Die EU sitzt im Streit um die Visafreiheit derzeit am längeren Hebel, schreibt "Die Welt" in ihrem Kommentar. "Brüssel und Berlin reagieren zu Recht gelassen auf die neuen Drohungen. Der Flüchtlingsstrom ist heute viel kleiner als noch vor Monaten. Doch diese Entwicklung ist nicht der Türkeivereinbarung zu verdanken. Vielmehr hält die Schließung der Balkanroute durch Länder wie Mazedonien, Ungarn und Österreich Flüchtlinge davon ab, über die Türkei in die EU einzuwandern. Seit die Weiterreise nach Deutschland und in andere begehrte Ziele kaum mehr möglich ist, zieht Griechenland viel weniger Flüchtlinge an. Die EU zahlt wie vereinbart eine Menge Geld, um die Türkei bei der Versorgung von Flüchtlingen zu unterstützen. Ankara hat somit viel zu verlieren. Einen Bruch mit Europa wird Erdogan allen Drohgebärden zum Trotz nicht riskieren - auch wenn die Visumfreiheit nie kommt."
Auch der Berliner "Tagesspiegel" weist daraufhin, dass die Türkei sich mit einem geplatzten Flüchtlingspakt nur ins eigene Fleisch schneiden würde. "Nicht nur die EU profitiert davon, dass die Türkei seit März ihre Ägäis-Küste stärker kontrolliert und den Schlepperbanden zeigt, dass es sich nicht mehr lohnt, verzweifelte Menschen in Schlauchbooten nach Griechenland zu schicken.

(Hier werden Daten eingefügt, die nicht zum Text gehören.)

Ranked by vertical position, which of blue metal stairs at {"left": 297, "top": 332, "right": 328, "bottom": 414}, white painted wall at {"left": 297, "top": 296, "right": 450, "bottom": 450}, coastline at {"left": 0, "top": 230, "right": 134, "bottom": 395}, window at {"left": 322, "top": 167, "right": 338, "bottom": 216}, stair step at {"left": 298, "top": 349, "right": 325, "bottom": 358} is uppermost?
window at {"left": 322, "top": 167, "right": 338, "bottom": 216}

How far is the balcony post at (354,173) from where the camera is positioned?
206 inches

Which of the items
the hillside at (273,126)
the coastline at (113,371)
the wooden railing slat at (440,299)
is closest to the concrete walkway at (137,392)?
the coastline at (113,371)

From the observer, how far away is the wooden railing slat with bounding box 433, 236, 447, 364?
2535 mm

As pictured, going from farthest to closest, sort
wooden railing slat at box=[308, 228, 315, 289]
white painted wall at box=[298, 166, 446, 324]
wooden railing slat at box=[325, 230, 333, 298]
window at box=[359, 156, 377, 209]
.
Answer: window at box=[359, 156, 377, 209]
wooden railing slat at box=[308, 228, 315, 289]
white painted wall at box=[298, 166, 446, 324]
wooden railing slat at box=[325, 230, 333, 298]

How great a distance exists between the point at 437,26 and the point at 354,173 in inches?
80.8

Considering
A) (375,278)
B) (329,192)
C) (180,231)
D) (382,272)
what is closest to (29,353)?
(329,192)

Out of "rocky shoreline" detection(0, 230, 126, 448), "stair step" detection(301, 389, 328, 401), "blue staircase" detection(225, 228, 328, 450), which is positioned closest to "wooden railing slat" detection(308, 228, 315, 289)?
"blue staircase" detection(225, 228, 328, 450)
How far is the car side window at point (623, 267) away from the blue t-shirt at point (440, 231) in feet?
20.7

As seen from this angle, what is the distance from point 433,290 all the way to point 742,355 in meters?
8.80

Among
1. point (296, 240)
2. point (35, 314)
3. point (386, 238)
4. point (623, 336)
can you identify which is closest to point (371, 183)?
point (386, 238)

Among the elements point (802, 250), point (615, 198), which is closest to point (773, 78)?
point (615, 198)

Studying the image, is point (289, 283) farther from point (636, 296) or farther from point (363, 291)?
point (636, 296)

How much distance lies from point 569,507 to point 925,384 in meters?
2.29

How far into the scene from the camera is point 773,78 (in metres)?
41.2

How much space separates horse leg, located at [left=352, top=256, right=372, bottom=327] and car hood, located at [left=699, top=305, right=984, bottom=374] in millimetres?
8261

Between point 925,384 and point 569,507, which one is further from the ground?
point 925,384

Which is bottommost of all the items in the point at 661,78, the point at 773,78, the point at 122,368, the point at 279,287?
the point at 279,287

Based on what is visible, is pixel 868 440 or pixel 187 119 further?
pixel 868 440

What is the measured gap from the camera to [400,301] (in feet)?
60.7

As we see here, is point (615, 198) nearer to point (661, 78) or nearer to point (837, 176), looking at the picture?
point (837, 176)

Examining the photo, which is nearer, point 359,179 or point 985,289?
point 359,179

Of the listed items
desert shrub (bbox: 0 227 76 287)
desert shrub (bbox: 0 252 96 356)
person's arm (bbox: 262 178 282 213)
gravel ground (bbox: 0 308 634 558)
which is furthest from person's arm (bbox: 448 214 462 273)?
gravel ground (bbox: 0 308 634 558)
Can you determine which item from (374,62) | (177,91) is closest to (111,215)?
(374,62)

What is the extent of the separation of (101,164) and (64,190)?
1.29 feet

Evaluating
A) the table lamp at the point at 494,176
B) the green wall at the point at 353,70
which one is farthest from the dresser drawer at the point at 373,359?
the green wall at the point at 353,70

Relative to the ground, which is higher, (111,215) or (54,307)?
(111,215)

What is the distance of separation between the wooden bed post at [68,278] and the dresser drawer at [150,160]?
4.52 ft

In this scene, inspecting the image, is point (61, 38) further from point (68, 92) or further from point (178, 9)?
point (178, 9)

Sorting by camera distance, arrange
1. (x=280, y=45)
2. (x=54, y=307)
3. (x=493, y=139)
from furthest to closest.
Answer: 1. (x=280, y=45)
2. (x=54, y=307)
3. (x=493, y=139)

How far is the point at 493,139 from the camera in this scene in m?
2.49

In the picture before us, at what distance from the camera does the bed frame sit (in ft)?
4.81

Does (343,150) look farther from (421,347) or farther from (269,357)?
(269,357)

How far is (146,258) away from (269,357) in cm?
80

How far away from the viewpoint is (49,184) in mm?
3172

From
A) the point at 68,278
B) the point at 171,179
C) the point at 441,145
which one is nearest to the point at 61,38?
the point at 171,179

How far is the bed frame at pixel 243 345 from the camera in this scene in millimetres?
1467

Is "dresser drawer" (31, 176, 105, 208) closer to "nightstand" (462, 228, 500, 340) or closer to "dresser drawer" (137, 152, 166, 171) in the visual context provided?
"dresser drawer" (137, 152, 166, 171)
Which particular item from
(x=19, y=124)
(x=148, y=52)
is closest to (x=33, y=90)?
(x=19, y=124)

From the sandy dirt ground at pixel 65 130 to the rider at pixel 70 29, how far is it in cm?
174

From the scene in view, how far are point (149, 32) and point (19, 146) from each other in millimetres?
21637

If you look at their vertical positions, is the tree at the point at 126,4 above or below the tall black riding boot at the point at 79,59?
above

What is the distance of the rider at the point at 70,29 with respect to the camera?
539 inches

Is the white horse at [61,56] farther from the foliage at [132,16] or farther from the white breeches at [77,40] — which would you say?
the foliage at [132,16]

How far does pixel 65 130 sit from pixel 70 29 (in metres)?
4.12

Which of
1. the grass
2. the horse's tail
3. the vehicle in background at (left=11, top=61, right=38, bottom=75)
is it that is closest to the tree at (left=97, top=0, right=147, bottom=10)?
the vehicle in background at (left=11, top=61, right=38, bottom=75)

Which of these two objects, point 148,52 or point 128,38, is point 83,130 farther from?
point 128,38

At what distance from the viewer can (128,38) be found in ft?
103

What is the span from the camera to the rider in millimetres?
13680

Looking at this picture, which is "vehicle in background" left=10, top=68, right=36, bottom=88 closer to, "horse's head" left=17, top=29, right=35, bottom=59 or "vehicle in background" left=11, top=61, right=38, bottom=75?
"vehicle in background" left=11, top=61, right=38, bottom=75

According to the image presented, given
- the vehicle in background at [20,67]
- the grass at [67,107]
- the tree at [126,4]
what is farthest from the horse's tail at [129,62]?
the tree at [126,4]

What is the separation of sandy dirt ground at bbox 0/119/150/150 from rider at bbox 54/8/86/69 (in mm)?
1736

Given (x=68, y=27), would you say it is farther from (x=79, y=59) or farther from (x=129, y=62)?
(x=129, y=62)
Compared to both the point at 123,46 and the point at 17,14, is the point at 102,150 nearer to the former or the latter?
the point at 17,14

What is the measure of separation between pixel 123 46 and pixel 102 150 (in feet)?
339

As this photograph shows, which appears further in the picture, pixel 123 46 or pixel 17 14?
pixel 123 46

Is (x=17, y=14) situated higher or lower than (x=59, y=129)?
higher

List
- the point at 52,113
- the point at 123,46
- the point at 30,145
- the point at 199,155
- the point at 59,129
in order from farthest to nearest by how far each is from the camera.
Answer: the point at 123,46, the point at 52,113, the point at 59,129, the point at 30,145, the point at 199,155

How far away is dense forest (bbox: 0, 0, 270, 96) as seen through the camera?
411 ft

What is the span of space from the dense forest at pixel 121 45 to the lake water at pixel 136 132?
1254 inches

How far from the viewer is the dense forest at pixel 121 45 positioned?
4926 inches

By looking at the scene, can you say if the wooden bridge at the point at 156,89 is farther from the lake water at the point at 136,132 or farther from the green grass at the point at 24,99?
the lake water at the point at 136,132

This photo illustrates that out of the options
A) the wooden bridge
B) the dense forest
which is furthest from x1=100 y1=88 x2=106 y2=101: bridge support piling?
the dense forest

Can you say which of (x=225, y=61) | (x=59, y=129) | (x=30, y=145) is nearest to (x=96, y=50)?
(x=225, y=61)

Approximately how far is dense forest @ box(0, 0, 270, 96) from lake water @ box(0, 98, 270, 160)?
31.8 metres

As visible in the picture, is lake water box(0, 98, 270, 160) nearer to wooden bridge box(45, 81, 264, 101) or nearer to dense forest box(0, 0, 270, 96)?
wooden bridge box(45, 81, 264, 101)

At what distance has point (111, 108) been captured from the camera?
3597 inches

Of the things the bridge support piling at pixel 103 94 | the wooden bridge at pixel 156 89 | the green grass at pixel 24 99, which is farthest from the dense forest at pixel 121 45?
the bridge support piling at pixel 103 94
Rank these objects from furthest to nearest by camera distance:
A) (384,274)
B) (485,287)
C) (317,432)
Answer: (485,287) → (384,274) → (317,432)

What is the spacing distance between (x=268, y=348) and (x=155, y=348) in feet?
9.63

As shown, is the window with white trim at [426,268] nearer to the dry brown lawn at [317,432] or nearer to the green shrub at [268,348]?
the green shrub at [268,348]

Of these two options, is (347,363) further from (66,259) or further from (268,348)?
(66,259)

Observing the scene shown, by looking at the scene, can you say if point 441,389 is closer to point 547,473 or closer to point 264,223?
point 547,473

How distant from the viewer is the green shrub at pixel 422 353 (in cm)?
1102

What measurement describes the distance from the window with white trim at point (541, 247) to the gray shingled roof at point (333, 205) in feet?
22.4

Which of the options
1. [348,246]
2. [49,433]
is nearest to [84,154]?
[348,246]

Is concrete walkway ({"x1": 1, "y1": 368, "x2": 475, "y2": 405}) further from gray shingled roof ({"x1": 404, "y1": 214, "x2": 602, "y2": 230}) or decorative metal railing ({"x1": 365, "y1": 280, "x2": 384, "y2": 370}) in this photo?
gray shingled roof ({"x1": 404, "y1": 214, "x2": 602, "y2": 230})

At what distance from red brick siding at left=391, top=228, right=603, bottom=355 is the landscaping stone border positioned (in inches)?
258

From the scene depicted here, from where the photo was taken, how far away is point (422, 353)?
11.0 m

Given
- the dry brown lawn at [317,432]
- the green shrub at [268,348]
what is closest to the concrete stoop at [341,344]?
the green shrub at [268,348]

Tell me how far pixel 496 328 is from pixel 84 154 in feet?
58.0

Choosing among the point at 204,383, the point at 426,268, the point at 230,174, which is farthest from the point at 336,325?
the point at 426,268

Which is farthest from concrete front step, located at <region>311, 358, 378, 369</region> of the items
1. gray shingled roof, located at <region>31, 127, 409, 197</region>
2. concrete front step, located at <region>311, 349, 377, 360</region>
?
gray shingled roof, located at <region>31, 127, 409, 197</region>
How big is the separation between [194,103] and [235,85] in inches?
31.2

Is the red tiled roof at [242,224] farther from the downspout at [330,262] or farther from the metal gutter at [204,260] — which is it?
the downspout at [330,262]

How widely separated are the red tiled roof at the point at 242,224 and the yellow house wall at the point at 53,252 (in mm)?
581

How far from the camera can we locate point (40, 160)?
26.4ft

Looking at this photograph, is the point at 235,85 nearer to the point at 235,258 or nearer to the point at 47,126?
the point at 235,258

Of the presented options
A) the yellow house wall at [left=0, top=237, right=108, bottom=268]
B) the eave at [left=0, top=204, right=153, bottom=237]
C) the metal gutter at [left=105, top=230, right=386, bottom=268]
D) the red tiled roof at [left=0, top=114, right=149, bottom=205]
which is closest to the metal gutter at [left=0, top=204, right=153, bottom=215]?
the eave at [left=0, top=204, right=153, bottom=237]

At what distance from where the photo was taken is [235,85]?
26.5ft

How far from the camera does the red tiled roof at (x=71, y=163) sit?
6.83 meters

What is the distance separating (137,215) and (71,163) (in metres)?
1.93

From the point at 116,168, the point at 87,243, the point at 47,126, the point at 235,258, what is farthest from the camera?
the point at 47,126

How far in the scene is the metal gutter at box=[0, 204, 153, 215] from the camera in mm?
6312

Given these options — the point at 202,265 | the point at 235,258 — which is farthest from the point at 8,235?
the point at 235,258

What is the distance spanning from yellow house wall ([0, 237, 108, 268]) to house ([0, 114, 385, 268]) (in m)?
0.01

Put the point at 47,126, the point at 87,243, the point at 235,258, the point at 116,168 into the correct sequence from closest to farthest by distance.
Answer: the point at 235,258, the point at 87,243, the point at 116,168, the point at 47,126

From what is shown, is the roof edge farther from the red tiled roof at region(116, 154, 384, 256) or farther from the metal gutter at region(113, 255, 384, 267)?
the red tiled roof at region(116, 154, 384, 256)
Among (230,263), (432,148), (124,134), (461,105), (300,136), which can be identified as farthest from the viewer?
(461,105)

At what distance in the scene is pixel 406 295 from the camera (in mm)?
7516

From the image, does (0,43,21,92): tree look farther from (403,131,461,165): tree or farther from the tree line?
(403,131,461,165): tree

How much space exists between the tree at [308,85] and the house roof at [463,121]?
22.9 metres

Auch für die Türkei selbst bringt das Abkommen Vorteile. Es bewahrt das mit drei Millionen Flüchtlingen bereits stark unter Druck stehende Land davor, als Durchgangsstation Richtung Europa immer neue Menschen aus Asien, Afrika und Nahost anzuziehen. Die türkische Grenze zu Syrien wird seit Monaten strenger überwacht, Tausende Flüchtlinge sitzen in Syrien fest. Wenn die Regierung in Ankara nun tatsächlich den Deal mit der EU aufkündigt, weil Brüssel den visafreien Reiseverkehr für Türken verweigert, handelt sie gegen die eigenen Interessen."
Die "Neue Osnabrücker Zeitung" fordert die EU dazu auf einen kühlen Kopf und damit ihre Glaubwürdigkeit zu bewahren. "Platzt wegen des Streits um die Visafreiheit für Türken der Flüchtlingspakt zwischen der EU und der Türkei? Es ist nicht das erste Mal, dass Ankara damit droht, wieder mehr Menschen in Richtung Griechenland ziehen zu lassen. Passiert ist das bisher nicht, doch haben sich die Rahmenbedingungen geändert: Nach dem Putschversuch liegen die Nerven bei vielen Politikern in Ankara blank. Das erhöht die Unsicherheit. Die EU ist gut beraten, sich nicht erpressen zu lassen. Denn das würde ihre Glaubwürdigkeit erschüttern. Zudem ist das Drohpotenzial eines Bruchs des Flüchtlingspakts deutlich gesunken, seitdem die Balkan-Route für Migranten geschlossen ist. Es ist deshalb richtig, Ruhe zu bewahren und weiter im Gespräch zu bleiben."